There will be a Blackboard site available for this course. Students will be enrolled at least one week before the start of classes.

Reading list

  • Arendt, Hannah, The Origins of Totalitarianism, Cleveland: World Publishing Company (2nd ed.), 1958 (extracts).

  • Castles, Stephen, Hein De Haas, and Mark J. Miller, The age of migration: International population movements in the modern world, London: Palgrave Macmillan, 2014 (extracts).

  • Gardner, Andrew M., ‘Gulf Migration and the Family’, Journal of Arabian Studies: Arabia, the Gulf, and the Red Sea 1.1, 2011, 3-25.

  • Favell, Adrian Eurostars and Eurocities: Free Moving Urban Professionals in an Integrating Europe, Oxford: Blackwell, 2008 (selected extracts).

  • Kingsley, Patrick, The New Odyssey: The Story of Europe's Refugee Crisis, London: Faber, 2016 (extracts).

  • Lucassen, Leo and Jan Lucassen, ‘The Strange Death of Dutch Tolerance: The Timing and Nature of the Pessimist Turn in the Dutch Migration Debate’, Journal of Modern History 87.1, 2015, 72-101.

  • McKeown, Adam, ‘Global migration 1846-1940’, Journal of World History 15.2, 2004, 155-189.

  • Moses, Dirk, ‘An antipodean genocide?
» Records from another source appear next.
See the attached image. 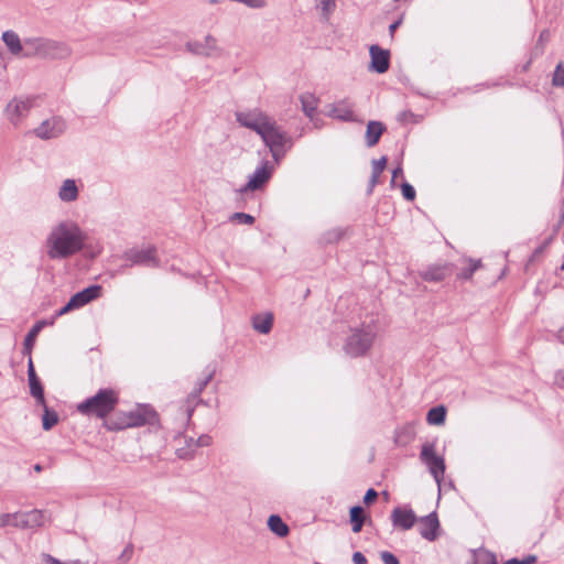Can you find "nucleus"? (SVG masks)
Returning <instances> with one entry per match:
<instances>
[{"label":"nucleus","mask_w":564,"mask_h":564,"mask_svg":"<svg viewBox=\"0 0 564 564\" xmlns=\"http://www.w3.org/2000/svg\"><path fill=\"white\" fill-rule=\"evenodd\" d=\"M127 422H129V416L127 413H122L109 420L105 419L104 426L108 431H121L131 427V425H124Z\"/></svg>","instance_id":"31"},{"label":"nucleus","mask_w":564,"mask_h":564,"mask_svg":"<svg viewBox=\"0 0 564 564\" xmlns=\"http://www.w3.org/2000/svg\"><path fill=\"white\" fill-rule=\"evenodd\" d=\"M446 419V408L437 405L429 410L426 421L430 425H442Z\"/></svg>","instance_id":"32"},{"label":"nucleus","mask_w":564,"mask_h":564,"mask_svg":"<svg viewBox=\"0 0 564 564\" xmlns=\"http://www.w3.org/2000/svg\"><path fill=\"white\" fill-rule=\"evenodd\" d=\"M349 516H350V522H351V525H352V532L354 533H358L361 531L362 529V525L365 523V510L361 506H354L350 508V511H349Z\"/></svg>","instance_id":"29"},{"label":"nucleus","mask_w":564,"mask_h":564,"mask_svg":"<svg viewBox=\"0 0 564 564\" xmlns=\"http://www.w3.org/2000/svg\"><path fill=\"white\" fill-rule=\"evenodd\" d=\"M395 184V178H391V185L393 186Z\"/></svg>","instance_id":"63"},{"label":"nucleus","mask_w":564,"mask_h":564,"mask_svg":"<svg viewBox=\"0 0 564 564\" xmlns=\"http://www.w3.org/2000/svg\"><path fill=\"white\" fill-rule=\"evenodd\" d=\"M376 336L377 334L370 325L352 328L346 339L344 350L352 358L365 356L372 347Z\"/></svg>","instance_id":"4"},{"label":"nucleus","mask_w":564,"mask_h":564,"mask_svg":"<svg viewBox=\"0 0 564 564\" xmlns=\"http://www.w3.org/2000/svg\"><path fill=\"white\" fill-rule=\"evenodd\" d=\"M132 554H133V545L128 544L124 547V550L122 551V553L119 555L118 561H120L122 563H127L132 557Z\"/></svg>","instance_id":"48"},{"label":"nucleus","mask_w":564,"mask_h":564,"mask_svg":"<svg viewBox=\"0 0 564 564\" xmlns=\"http://www.w3.org/2000/svg\"><path fill=\"white\" fill-rule=\"evenodd\" d=\"M186 46L189 52L197 55L213 56L218 52L217 41L212 35H207L204 42H188Z\"/></svg>","instance_id":"19"},{"label":"nucleus","mask_w":564,"mask_h":564,"mask_svg":"<svg viewBox=\"0 0 564 564\" xmlns=\"http://www.w3.org/2000/svg\"><path fill=\"white\" fill-rule=\"evenodd\" d=\"M415 437V429L412 424H405L394 433V443L398 446H406Z\"/></svg>","instance_id":"26"},{"label":"nucleus","mask_w":564,"mask_h":564,"mask_svg":"<svg viewBox=\"0 0 564 564\" xmlns=\"http://www.w3.org/2000/svg\"><path fill=\"white\" fill-rule=\"evenodd\" d=\"M73 51L67 43L45 37L43 59H67L70 57Z\"/></svg>","instance_id":"10"},{"label":"nucleus","mask_w":564,"mask_h":564,"mask_svg":"<svg viewBox=\"0 0 564 564\" xmlns=\"http://www.w3.org/2000/svg\"><path fill=\"white\" fill-rule=\"evenodd\" d=\"M403 173V170L401 166H398L397 169L393 170L392 172V177L393 178H397L399 175H401Z\"/></svg>","instance_id":"60"},{"label":"nucleus","mask_w":564,"mask_h":564,"mask_svg":"<svg viewBox=\"0 0 564 564\" xmlns=\"http://www.w3.org/2000/svg\"><path fill=\"white\" fill-rule=\"evenodd\" d=\"M271 117L259 109L236 112V120L239 122V124L253 130L259 135L271 121Z\"/></svg>","instance_id":"6"},{"label":"nucleus","mask_w":564,"mask_h":564,"mask_svg":"<svg viewBox=\"0 0 564 564\" xmlns=\"http://www.w3.org/2000/svg\"><path fill=\"white\" fill-rule=\"evenodd\" d=\"M415 115L410 110H404L398 115V120L402 123H408L413 121Z\"/></svg>","instance_id":"51"},{"label":"nucleus","mask_w":564,"mask_h":564,"mask_svg":"<svg viewBox=\"0 0 564 564\" xmlns=\"http://www.w3.org/2000/svg\"><path fill=\"white\" fill-rule=\"evenodd\" d=\"M401 23H402V20L399 19V20L394 21L392 24H390L389 32H390L391 36H393L395 30L401 25Z\"/></svg>","instance_id":"59"},{"label":"nucleus","mask_w":564,"mask_h":564,"mask_svg":"<svg viewBox=\"0 0 564 564\" xmlns=\"http://www.w3.org/2000/svg\"><path fill=\"white\" fill-rule=\"evenodd\" d=\"M352 561L355 564H367V560L361 552H355L352 555Z\"/></svg>","instance_id":"55"},{"label":"nucleus","mask_w":564,"mask_h":564,"mask_svg":"<svg viewBox=\"0 0 564 564\" xmlns=\"http://www.w3.org/2000/svg\"><path fill=\"white\" fill-rule=\"evenodd\" d=\"M14 521V513H3L0 514V528L12 525L13 527Z\"/></svg>","instance_id":"50"},{"label":"nucleus","mask_w":564,"mask_h":564,"mask_svg":"<svg viewBox=\"0 0 564 564\" xmlns=\"http://www.w3.org/2000/svg\"><path fill=\"white\" fill-rule=\"evenodd\" d=\"M118 403V392L111 388H105L100 389L95 395L78 403L76 409L83 415L105 420L116 409Z\"/></svg>","instance_id":"2"},{"label":"nucleus","mask_w":564,"mask_h":564,"mask_svg":"<svg viewBox=\"0 0 564 564\" xmlns=\"http://www.w3.org/2000/svg\"><path fill=\"white\" fill-rule=\"evenodd\" d=\"M393 528L408 531L417 522V517L411 508L395 507L390 516Z\"/></svg>","instance_id":"12"},{"label":"nucleus","mask_w":564,"mask_h":564,"mask_svg":"<svg viewBox=\"0 0 564 564\" xmlns=\"http://www.w3.org/2000/svg\"><path fill=\"white\" fill-rule=\"evenodd\" d=\"M387 161H388L387 156H381L378 160H372L371 172L381 175L386 169Z\"/></svg>","instance_id":"43"},{"label":"nucleus","mask_w":564,"mask_h":564,"mask_svg":"<svg viewBox=\"0 0 564 564\" xmlns=\"http://www.w3.org/2000/svg\"><path fill=\"white\" fill-rule=\"evenodd\" d=\"M44 41L45 37L24 39V48L22 52V56L26 58H43Z\"/></svg>","instance_id":"21"},{"label":"nucleus","mask_w":564,"mask_h":564,"mask_svg":"<svg viewBox=\"0 0 564 564\" xmlns=\"http://www.w3.org/2000/svg\"><path fill=\"white\" fill-rule=\"evenodd\" d=\"M345 235V230L341 229V228H333V229H329L327 230L323 237H322V241L324 243H335L337 241H339Z\"/></svg>","instance_id":"36"},{"label":"nucleus","mask_w":564,"mask_h":564,"mask_svg":"<svg viewBox=\"0 0 564 564\" xmlns=\"http://www.w3.org/2000/svg\"><path fill=\"white\" fill-rule=\"evenodd\" d=\"M45 522V514L42 510L33 509L26 512H14L13 527L19 529L40 528Z\"/></svg>","instance_id":"9"},{"label":"nucleus","mask_w":564,"mask_h":564,"mask_svg":"<svg viewBox=\"0 0 564 564\" xmlns=\"http://www.w3.org/2000/svg\"><path fill=\"white\" fill-rule=\"evenodd\" d=\"M213 376H214V371H210L206 375V377L202 380H199L194 390L191 392L189 397L191 398H198L200 395V393L203 392V390L206 388V386L210 382V380L213 379Z\"/></svg>","instance_id":"37"},{"label":"nucleus","mask_w":564,"mask_h":564,"mask_svg":"<svg viewBox=\"0 0 564 564\" xmlns=\"http://www.w3.org/2000/svg\"><path fill=\"white\" fill-rule=\"evenodd\" d=\"M177 456L182 459H191L194 455H193V453H189L187 451L178 449Z\"/></svg>","instance_id":"57"},{"label":"nucleus","mask_w":564,"mask_h":564,"mask_svg":"<svg viewBox=\"0 0 564 564\" xmlns=\"http://www.w3.org/2000/svg\"><path fill=\"white\" fill-rule=\"evenodd\" d=\"M34 470L40 473L42 470V466L40 464L34 465Z\"/></svg>","instance_id":"62"},{"label":"nucleus","mask_w":564,"mask_h":564,"mask_svg":"<svg viewBox=\"0 0 564 564\" xmlns=\"http://www.w3.org/2000/svg\"><path fill=\"white\" fill-rule=\"evenodd\" d=\"M156 249L149 246L144 249H130L124 253V258L131 262V265H147L159 267V259L156 258Z\"/></svg>","instance_id":"7"},{"label":"nucleus","mask_w":564,"mask_h":564,"mask_svg":"<svg viewBox=\"0 0 564 564\" xmlns=\"http://www.w3.org/2000/svg\"><path fill=\"white\" fill-rule=\"evenodd\" d=\"M252 326L261 334L270 333L273 326V315L268 313L265 315L254 316L252 319Z\"/></svg>","instance_id":"28"},{"label":"nucleus","mask_w":564,"mask_h":564,"mask_svg":"<svg viewBox=\"0 0 564 564\" xmlns=\"http://www.w3.org/2000/svg\"><path fill=\"white\" fill-rule=\"evenodd\" d=\"M62 564H84V563L80 560H73V561H70L68 563L62 562Z\"/></svg>","instance_id":"61"},{"label":"nucleus","mask_w":564,"mask_h":564,"mask_svg":"<svg viewBox=\"0 0 564 564\" xmlns=\"http://www.w3.org/2000/svg\"><path fill=\"white\" fill-rule=\"evenodd\" d=\"M452 274V268L448 264L433 265L421 272L423 280L429 282H441Z\"/></svg>","instance_id":"22"},{"label":"nucleus","mask_w":564,"mask_h":564,"mask_svg":"<svg viewBox=\"0 0 564 564\" xmlns=\"http://www.w3.org/2000/svg\"><path fill=\"white\" fill-rule=\"evenodd\" d=\"M386 131V127L380 121H369L367 124L366 130V145L368 148L375 147L379 140L382 133Z\"/></svg>","instance_id":"23"},{"label":"nucleus","mask_w":564,"mask_h":564,"mask_svg":"<svg viewBox=\"0 0 564 564\" xmlns=\"http://www.w3.org/2000/svg\"><path fill=\"white\" fill-rule=\"evenodd\" d=\"M303 112L308 117L313 118L317 109V99L311 95L305 94L300 97Z\"/></svg>","instance_id":"33"},{"label":"nucleus","mask_w":564,"mask_h":564,"mask_svg":"<svg viewBox=\"0 0 564 564\" xmlns=\"http://www.w3.org/2000/svg\"><path fill=\"white\" fill-rule=\"evenodd\" d=\"M371 69L378 74H383L390 66V53L378 45L370 46Z\"/></svg>","instance_id":"18"},{"label":"nucleus","mask_w":564,"mask_h":564,"mask_svg":"<svg viewBox=\"0 0 564 564\" xmlns=\"http://www.w3.org/2000/svg\"><path fill=\"white\" fill-rule=\"evenodd\" d=\"M101 286L100 285H90L84 289L80 292L74 294L72 299V305H76L78 308L88 304L93 300L97 299L100 295Z\"/></svg>","instance_id":"20"},{"label":"nucleus","mask_w":564,"mask_h":564,"mask_svg":"<svg viewBox=\"0 0 564 564\" xmlns=\"http://www.w3.org/2000/svg\"><path fill=\"white\" fill-rule=\"evenodd\" d=\"M28 379L31 395L35 398L37 404L45 406L44 389L39 377L36 376L31 357L29 358L28 362Z\"/></svg>","instance_id":"17"},{"label":"nucleus","mask_w":564,"mask_h":564,"mask_svg":"<svg viewBox=\"0 0 564 564\" xmlns=\"http://www.w3.org/2000/svg\"><path fill=\"white\" fill-rule=\"evenodd\" d=\"M231 2L243 3L245 6L252 9H262L267 6L265 0H230Z\"/></svg>","instance_id":"46"},{"label":"nucleus","mask_w":564,"mask_h":564,"mask_svg":"<svg viewBox=\"0 0 564 564\" xmlns=\"http://www.w3.org/2000/svg\"><path fill=\"white\" fill-rule=\"evenodd\" d=\"M74 308L78 307L76 305H72V299H69V301L57 312V316H62Z\"/></svg>","instance_id":"54"},{"label":"nucleus","mask_w":564,"mask_h":564,"mask_svg":"<svg viewBox=\"0 0 564 564\" xmlns=\"http://www.w3.org/2000/svg\"><path fill=\"white\" fill-rule=\"evenodd\" d=\"M66 128L65 121L59 117L43 121L35 130L36 137L43 140L57 138Z\"/></svg>","instance_id":"13"},{"label":"nucleus","mask_w":564,"mask_h":564,"mask_svg":"<svg viewBox=\"0 0 564 564\" xmlns=\"http://www.w3.org/2000/svg\"><path fill=\"white\" fill-rule=\"evenodd\" d=\"M474 564H497L496 555L489 551H480Z\"/></svg>","instance_id":"39"},{"label":"nucleus","mask_w":564,"mask_h":564,"mask_svg":"<svg viewBox=\"0 0 564 564\" xmlns=\"http://www.w3.org/2000/svg\"><path fill=\"white\" fill-rule=\"evenodd\" d=\"M420 458L429 466L430 473L433 475L436 482L440 484L445 473V462L443 457L436 455L435 444L425 443L422 446Z\"/></svg>","instance_id":"5"},{"label":"nucleus","mask_w":564,"mask_h":564,"mask_svg":"<svg viewBox=\"0 0 564 564\" xmlns=\"http://www.w3.org/2000/svg\"><path fill=\"white\" fill-rule=\"evenodd\" d=\"M2 41L12 55H22L24 43L22 44L18 33L11 30L4 31L2 33Z\"/></svg>","instance_id":"24"},{"label":"nucleus","mask_w":564,"mask_h":564,"mask_svg":"<svg viewBox=\"0 0 564 564\" xmlns=\"http://www.w3.org/2000/svg\"><path fill=\"white\" fill-rule=\"evenodd\" d=\"M58 197L65 203H70L77 199L78 188L74 180L67 178L63 182L58 191Z\"/></svg>","instance_id":"25"},{"label":"nucleus","mask_w":564,"mask_h":564,"mask_svg":"<svg viewBox=\"0 0 564 564\" xmlns=\"http://www.w3.org/2000/svg\"><path fill=\"white\" fill-rule=\"evenodd\" d=\"M401 191H402V196L404 197V199H406L409 202H412L415 199V195H416L415 189L408 182L402 183Z\"/></svg>","instance_id":"44"},{"label":"nucleus","mask_w":564,"mask_h":564,"mask_svg":"<svg viewBox=\"0 0 564 564\" xmlns=\"http://www.w3.org/2000/svg\"><path fill=\"white\" fill-rule=\"evenodd\" d=\"M229 219H230V221H236V223L245 224V225H252L254 223L253 216L246 214V213H241V212L234 213L229 217Z\"/></svg>","instance_id":"41"},{"label":"nucleus","mask_w":564,"mask_h":564,"mask_svg":"<svg viewBox=\"0 0 564 564\" xmlns=\"http://www.w3.org/2000/svg\"><path fill=\"white\" fill-rule=\"evenodd\" d=\"M480 267H481L480 260L469 259L468 265L460 270V272L457 274V278L463 279V280H469L473 276L474 272L477 269H479Z\"/></svg>","instance_id":"35"},{"label":"nucleus","mask_w":564,"mask_h":564,"mask_svg":"<svg viewBox=\"0 0 564 564\" xmlns=\"http://www.w3.org/2000/svg\"><path fill=\"white\" fill-rule=\"evenodd\" d=\"M317 8H319L323 12L324 17H328L329 13L335 9L336 3L335 0H316Z\"/></svg>","instance_id":"42"},{"label":"nucleus","mask_w":564,"mask_h":564,"mask_svg":"<svg viewBox=\"0 0 564 564\" xmlns=\"http://www.w3.org/2000/svg\"><path fill=\"white\" fill-rule=\"evenodd\" d=\"M380 557L383 564H400L398 557L389 551H382Z\"/></svg>","instance_id":"47"},{"label":"nucleus","mask_w":564,"mask_h":564,"mask_svg":"<svg viewBox=\"0 0 564 564\" xmlns=\"http://www.w3.org/2000/svg\"><path fill=\"white\" fill-rule=\"evenodd\" d=\"M127 414L129 416V422L124 425H131V427L154 424L159 421L158 413L149 405L140 406Z\"/></svg>","instance_id":"14"},{"label":"nucleus","mask_w":564,"mask_h":564,"mask_svg":"<svg viewBox=\"0 0 564 564\" xmlns=\"http://www.w3.org/2000/svg\"><path fill=\"white\" fill-rule=\"evenodd\" d=\"M379 177H380V174H376V173L371 172V176L369 178L368 187H367V195L372 194L376 185L379 183Z\"/></svg>","instance_id":"49"},{"label":"nucleus","mask_w":564,"mask_h":564,"mask_svg":"<svg viewBox=\"0 0 564 564\" xmlns=\"http://www.w3.org/2000/svg\"><path fill=\"white\" fill-rule=\"evenodd\" d=\"M213 438L209 435H200L196 441L195 444L197 447H207L212 445Z\"/></svg>","instance_id":"52"},{"label":"nucleus","mask_w":564,"mask_h":564,"mask_svg":"<svg viewBox=\"0 0 564 564\" xmlns=\"http://www.w3.org/2000/svg\"><path fill=\"white\" fill-rule=\"evenodd\" d=\"M550 36L549 30L541 31L534 48V55H542L544 53V46L549 42Z\"/></svg>","instance_id":"38"},{"label":"nucleus","mask_w":564,"mask_h":564,"mask_svg":"<svg viewBox=\"0 0 564 564\" xmlns=\"http://www.w3.org/2000/svg\"><path fill=\"white\" fill-rule=\"evenodd\" d=\"M44 324H45L44 321H39L37 323H35L24 338L23 354L29 355V358L31 357V351H32L34 340H35L37 334L40 333V330L42 329V327L44 326Z\"/></svg>","instance_id":"30"},{"label":"nucleus","mask_w":564,"mask_h":564,"mask_svg":"<svg viewBox=\"0 0 564 564\" xmlns=\"http://www.w3.org/2000/svg\"><path fill=\"white\" fill-rule=\"evenodd\" d=\"M560 270L564 271V262L561 264Z\"/></svg>","instance_id":"64"},{"label":"nucleus","mask_w":564,"mask_h":564,"mask_svg":"<svg viewBox=\"0 0 564 564\" xmlns=\"http://www.w3.org/2000/svg\"><path fill=\"white\" fill-rule=\"evenodd\" d=\"M421 536L427 541H435L438 536L440 521L435 511L417 519Z\"/></svg>","instance_id":"16"},{"label":"nucleus","mask_w":564,"mask_h":564,"mask_svg":"<svg viewBox=\"0 0 564 564\" xmlns=\"http://www.w3.org/2000/svg\"><path fill=\"white\" fill-rule=\"evenodd\" d=\"M378 498V492L370 488L366 491L365 496H364V502L366 505H370L376 499Z\"/></svg>","instance_id":"53"},{"label":"nucleus","mask_w":564,"mask_h":564,"mask_svg":"<svg viewBox=\"0 0 564 564\" xmlns=\"http://www.w3.org/2000/svg\"><path fill=\"white\" fill-rule=\"evenodd\" d=\"M42 558L45 564H62V562L59 560L55 558L54 556H52L50 554H43Z\"/></svg>","instance_id":"56"},{"label":"nucleus","mask_w":564,"mask_h":564,"mask_svg":"<svg viewBox=\"0 0 564 564\" xmlns=\"http://www.w3.org/2000/svg\"><path fill=\"white\" fill-rule=\"evenodd\" d=\"M268 528L279 538H285L290 533L289 525L279 514H271L268 519Z\"/></svg>","instance_id":"27"},{"label":"nucleus","mask_w":564,"mask_h":564,"mask_svg":"<svg viewBox=\"0 0 564 564\" xmlns=\"http://www.w3.org/2000/svg\"><path fill=\"white\" fill-rule=\"evenodd\" d=\"M85 239V234L76 223L61 221L52 228L46 239L47 256L51 259L69 258L83 249Z\"/></svg>","instance_id":"1"},{"label":"nucleus","mask_w":564,"mask_h":564,"mask_svg":"<svg viewBox=\"0 0 564 564\" xmlns=\"http://www.w3.org/2000/svg\"><path fill=\"white\" fill-rule=\"evenodd\" d=\"M260 137L275 162H279L292 145L291 137L276 124L274 119H271Z\"/></svg>","instance_id":"3"},{"label":"nucleus","mask_w":564,"mask_h":564,"mask_svg":"<svg viewBox=\"0 0 564 564\" xmlns=\"http://www.w3.org/2000/svg\"><path fill=\"white\" fill-rule=\"evenodd\" d=\"M536 561H538L536 555L529 554L521 560L517 558V557L510 558V560L506 561L503 564H535Z\"/></svg>","instance_id":"45"},{"label":"nucleus","mask_w":564,"mask_h":564,"mask_svg":"<svg viewBox=\"0 0 564 564\" xmlns=\"http://www.w3.org/2000/svg\"><path fill=\"white\" fill-rule=\"evenodd\" d=\"M32 107V100L13 99L6 107V116L10 122L18 124L23 117L28 115Z\"/></svg>","instance_id":"15"},{"label":"nucleus","mask_w":564,"mask_h":564,"mask_svg":"<svg viewBox=\"0 0 564 564\" xmlns=\"http://www.w3.org/2000/svg\"><path fill=\"white\" fill-rule=\"evenodd\" d=\"M273 173V166L270 165L268 161L262 163L261 166L257 167L252 175H250L249 181L241 188L238 189V193L243 194L248 191H257L263 187V185L271 178Z\"/></svg>","instance_id":"8"},{"label":"nucleus","mask_w":564,"mask_h":564,"mask_svg":"<svg viewBox=\"0 0 564 564\" xmlns=\"http://www.w3.org/2000/svg\"><path fill=\"white\" fill-rule=\"evenodd\" d=\"M42 425L45 431H50L58 422V415L55 411L50 410L47 405L43 406Z\"/></svg>","instance_id":"34"},{"label":"nucleus","mask_w":564,"mask_h":564,"mask_svg":"<svg viewBox=\"0 0 564 564\" xmlns=\"http://www.w3.org/2000/svg\"><path fill=\"white\" fill-rule=\"evenodd\" d=\"M553 86L564 87V62H560L552 78Z\"/></svg>","instance_id":"40"},{"label":"nucleus","mask_w":564,"mask_h":564,"mask_svg":"<svg viewBox=\"0 0 564 564\" xmlns=\"http://www.w3.org/2000/svg\"><path fill=\"white\" fill-rule=\"evenodd\" d=\"M326 115L330 118H335L344 122L356 121L354 104L348 98H344L337 102L329 104L327 106Z\"/></svg>","instance_id":"11"},{"label":"nucleus","mask_w":564,"mask_h":564,"mask_svg":"<svg viewBox=\"0 0 564 564\" xmlns=\"http://www.w3.org/2000/svg\"><path fill=\"white\" fill-rule=\"evenodd\" d=\"M555 383L558 387H563L564 388V371H560V372L556 373V376H555Z\"/></svg>","instance_id":"58"}]
</instances>
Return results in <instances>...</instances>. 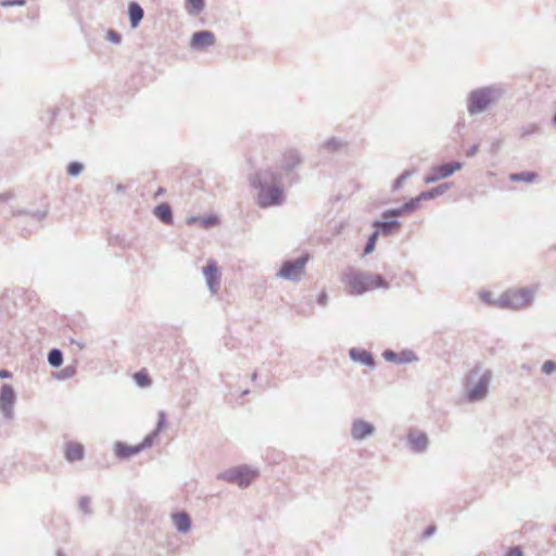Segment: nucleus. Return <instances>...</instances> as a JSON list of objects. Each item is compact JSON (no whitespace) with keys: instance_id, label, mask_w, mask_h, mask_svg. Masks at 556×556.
Here are the masks:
The origins of the genocidal moment in the colonization of Australia’, Journal of Genocide Research, 2:1, 2000, 89-106.

  • Sowande' M. Mustakeem, Slavery at Sea: Terror, Sex, and Sickness in the Middle Passage, Chicago: University of Illinois Press, 2016 (extracts) OR Smallwood, Stephanie E, Saltwater Slavery: A Middle Passage from Africa to American Diaspora, Cambridge, Mass.: Harvard University Press. 2007 (extracts), TBC.

  • Oostindie, Gert, Postcolonial Netherlands: Sixty-five years of forgetting, commemorating, silencing, Amsterdam: Amsterdam University Press, 2011 (extracts).

  • Putnam, Robert, ‘E pluribus unum: Diversity and community in the twenty‐first century’, Scandinavian Political Studies 30.2, 2007, 137-174.

  • Rensmann, Lars and Jennifer Miller, ‘Xenophobia and Anti-Immigrant Politics’, in Robert A. Denemark (ed.), International Studies Encyclopedia: Ethnic Minorities and Migration, Oxford: Blackwell, 2010, 7628-7653.

  • Wilkerson, Isabel, The Warmth of Other Suns: The Epic Story of America's Great Migration, New York: Random House, 2010 (extracts).

Registration

This course is open to LUC students and LUC exchange students. Registration is coordinated by the Education Coordinator. Interested non-LUC students should contact course.administration@luc.leidenuniv.nl.

Contact

i.a.glynn@hum.leidenuniv.nl

Remarks

This course will touch on some aspects covered by Dr. Ann Wilson in her 200-level course Historical Approaches to Diversity: Racism in Historical Perspective.